→ Required task:
In the tribute to grandparents, what three foundational values do grandparents teach?

A lot of exciting and challenging things has happened over these last few years. Amongst the most notable events for me is the loss of my grandparents. With that in mind, I want to pause to give tribute to my grandma and reflect on my grandparents. But before I do that, I want to begin with a clear message for all the wonderful grandparents: Thank you!

Thank you grandparents!

Thank you for your stories, love, support, delicious meals, and spoiling us even when our parents say “no,” (😂). We appreciate the laughs, the stern corrections, the sacrifices, and the lessons in perseverance!

Many of our grandparents were born into the Great Depression, fought in wars and conflicts, battled segregation and overt acts of racism, and may not have had the same educational opportunities as we do. Yet, they persevered and worked tirelessly to ensure their families had everything they needed to survive. They taught and teach us the foundational values of hard work, family, and sacrifice.

→ Dataset section:
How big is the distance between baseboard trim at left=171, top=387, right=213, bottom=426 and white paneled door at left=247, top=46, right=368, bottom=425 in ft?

→ Response:
Hard work, family, and sacrifice.